In a sport that’s flooded with more cliché, ho-hum postgame quotes than any because of the number of games played, Corbin’s blunt self-criticism was rare, to say the least. That kind of accountability certainly made Corbin beloved among the Vanderbilt faithful, who have learned to take what they can get in basketball and football against SEC competition.
Corbin already is getting big-time support from his new boss, athletic director Malcolm Turner. Two weeks ago, he announced that Hawkins Field will get new artificial turf and scoreboard upgrades. That’s saying a lot for a place that hasn’t had a major renovation to its football stadium in 38 years (that’s also part of the athletics renovation plan).
Vandy hasn’t been shy about its often lean approach to athletics, but Corbin is one of the highest-paid baseball coaches in America at $2.3 million annually (that was in 2016 when his contract was last made public). It’s a long way removed from the 20-something Presbyterian head coach who slept out of his car on recruiting trips to Florida because he didn’t have a budget.

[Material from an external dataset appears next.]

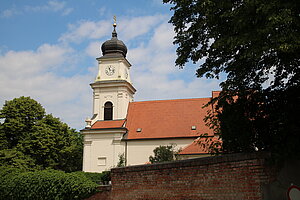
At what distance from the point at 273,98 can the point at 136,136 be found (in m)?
27.1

Three decades later, Corbin is searching for his second finish atop the college baseball world. After storming back to take down Duke in the Super Regional, it looks like there’s a good chance of that happening. At least that’s what Vegas thinks. VegasInsider.com has the Commodores tied with Arkansas as 3-to-1 favorites to be the last ones standing in Omaha.
No matter what happens in the next week, though, VandyBoys earned the right to be considered one of the great SEC forces of the past decade.
And if 2019 is any indication, that train has all sorts of steam heading into the 2020s.